Baked Eggs in Tomato-Parmesan Sauce

March appears to be working its way into 2010 like a blustery, snow blowing, hail throwing, sleet casting helluva lion. But that’s okay. Really. Because even if next month brings more snow, sleet, ice and cold, we’ve made it to March. And after March comes April and, well, need I say more? It’s all down hill from there. In the Midwest/Great Lakes region we can get ready for asparagus and spinach, then cherries and berries. Before you know it, we’ll be stuffing our faces with sweet corn, vine-ripe tomatoes and all the zucchini we can handle.

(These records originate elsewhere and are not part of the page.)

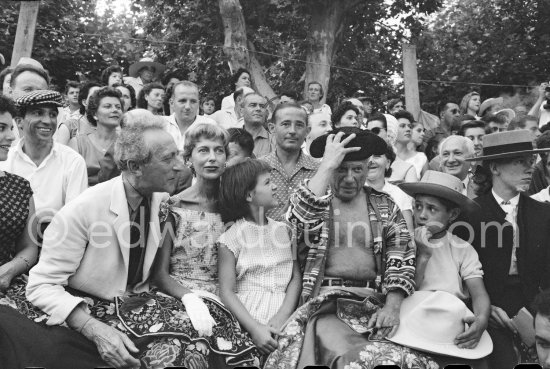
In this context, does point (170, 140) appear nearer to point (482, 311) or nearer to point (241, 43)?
point (482, 311)

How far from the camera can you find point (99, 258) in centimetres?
403

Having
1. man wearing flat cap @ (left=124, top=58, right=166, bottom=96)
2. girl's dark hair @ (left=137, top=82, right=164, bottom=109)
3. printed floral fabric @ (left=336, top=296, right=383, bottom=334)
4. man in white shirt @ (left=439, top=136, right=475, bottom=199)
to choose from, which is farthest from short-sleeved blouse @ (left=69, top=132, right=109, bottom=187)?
man wearing flat cap @ (left=124, top=58, right=166, bottom=96)

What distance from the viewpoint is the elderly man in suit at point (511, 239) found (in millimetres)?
4766

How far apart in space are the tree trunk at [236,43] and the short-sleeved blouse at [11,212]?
894 centimetres

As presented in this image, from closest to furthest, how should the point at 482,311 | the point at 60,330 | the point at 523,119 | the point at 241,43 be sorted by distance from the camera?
1. the point at 60,330
2. the point at 482,311
3. the point at 523,119
4. the point at 241,43

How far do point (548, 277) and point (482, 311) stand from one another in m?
0.60

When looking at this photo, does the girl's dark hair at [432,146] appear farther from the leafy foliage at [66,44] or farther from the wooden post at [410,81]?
the leafy foliage at [66,44]

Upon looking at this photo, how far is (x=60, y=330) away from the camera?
3.83 metres

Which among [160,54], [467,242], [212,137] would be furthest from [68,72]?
[467,242]

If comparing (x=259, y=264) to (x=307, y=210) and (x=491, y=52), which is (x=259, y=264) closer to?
(x=307, y=210)

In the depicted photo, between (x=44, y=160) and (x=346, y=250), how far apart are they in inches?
87.1

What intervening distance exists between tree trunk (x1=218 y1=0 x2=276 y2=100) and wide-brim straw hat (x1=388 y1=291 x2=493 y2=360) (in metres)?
9.11

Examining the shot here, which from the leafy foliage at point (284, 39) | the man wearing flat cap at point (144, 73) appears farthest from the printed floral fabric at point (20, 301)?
the leafy foliage at point (284, 39)

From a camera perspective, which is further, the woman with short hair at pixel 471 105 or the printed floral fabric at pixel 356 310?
the woman with short hair at pixel 471 105
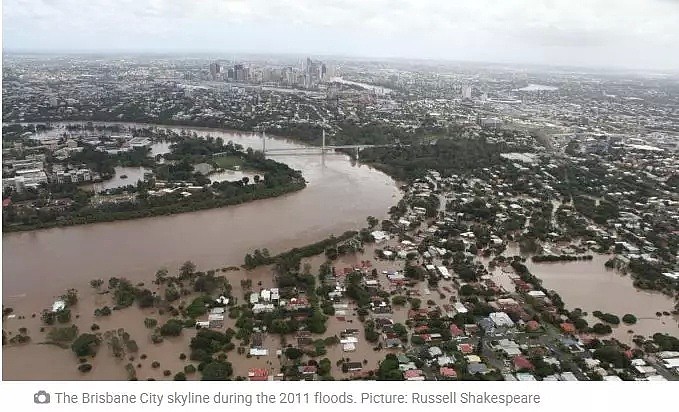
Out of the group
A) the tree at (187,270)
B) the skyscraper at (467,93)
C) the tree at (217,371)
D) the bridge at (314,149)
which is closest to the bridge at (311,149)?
the bridge at (314,149)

So while we hunker down to wait out the last(!) weeks of this winter weather, we’ll keep warm with another batch of this soup and this bake and these eggs. These eggs which are perfect for any time of day, are easily prepped ahead of time and cost mere pennies (ok, I can’t validate this, but it’s an inexpensive dish). These eggs which bake until just set in a simple tomato sauce spiked with garlic and rosemary and Parmesan. These eggs which pair perfectly with some hearty whole grain toast or crusty garlic bread for dipping and mopping. These eggs which, when enjoyed while cozied in your favorite corner of the couch, make watching the last of the snow drifts and swirls a bit more bearable. Bring it, March.